Pero Gray es alguien menos interesado en la acción que en cómo ella interpela a sus personajes, en su mayoría hombres emocionalmente quebrados. Y vaya si el personaje central de Ad Astra lo está. El mayor Roy McBride (Brad Pitt en un registro minimalista opuesto a la explosividad de Había una vez...en Hollywood) trabaja en una base especial cercana a la Luna, que en el futuro cercano en el que transcurre el film -"una época de esperanza y conflicto", asegura una placa inicial- es mucho más que un símbolo de romanticismo. Como si sueño húmedo de Elon Musk se hiciera realidad, los viajes en cohete son cosa de todos los días para civiles: la inmensidad del espacio nunca estuvo más cerca.
En la primera escena se lo ve trabajando en una torre de la base envuelto con los clásicos traje y escafandra, hasta que una onda energética altera el funcionamiento del lugar y deja a Roy a la deriva de los caprichos de la falta de gravedad.
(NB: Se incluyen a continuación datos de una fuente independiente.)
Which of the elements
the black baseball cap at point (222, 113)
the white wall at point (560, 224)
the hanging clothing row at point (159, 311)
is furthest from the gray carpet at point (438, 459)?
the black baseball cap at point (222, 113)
Es quizás el único momento de toda la película donde se impone espectacularidad y gigantismo, un comienzo que preludia la odisea que vendrá pero no su tono introspectivo, casi confesional, ni la escala humana del asunto, ni mucho menos la ausencia de cualquier conflicto que implique batallas intergalácticas o apariciones extraterrestres.
El asunto aquí va por otro lado. McBride es hijo de un reputado astronauta que formó parte de una misión que partió a Neptuno varias décadas atrás. Nunca más se supo nada de él. O eso al menos afirmaron las autoridades. Frente a ellas, Roy recibe tres novedades, una buena y dos malas: la primera es que papá estaría vivo; las otras dos, que probablemente haya sido el responsable de generar la onda y que ahora él deberá ir a buscarlo. A partir de ahí, y al igual que The Lost City of Z, la película inmediatamente anterior de Gray, Ad Astra podría definirse como el relato de un viaje físico y espiritual al corazón de las tinieblas. De allí partió no solo la onda sino también el imaginario penitente de un McBride Jr. que, antes que a su padre, busca encontrar algo de paz en el infinito y más allá.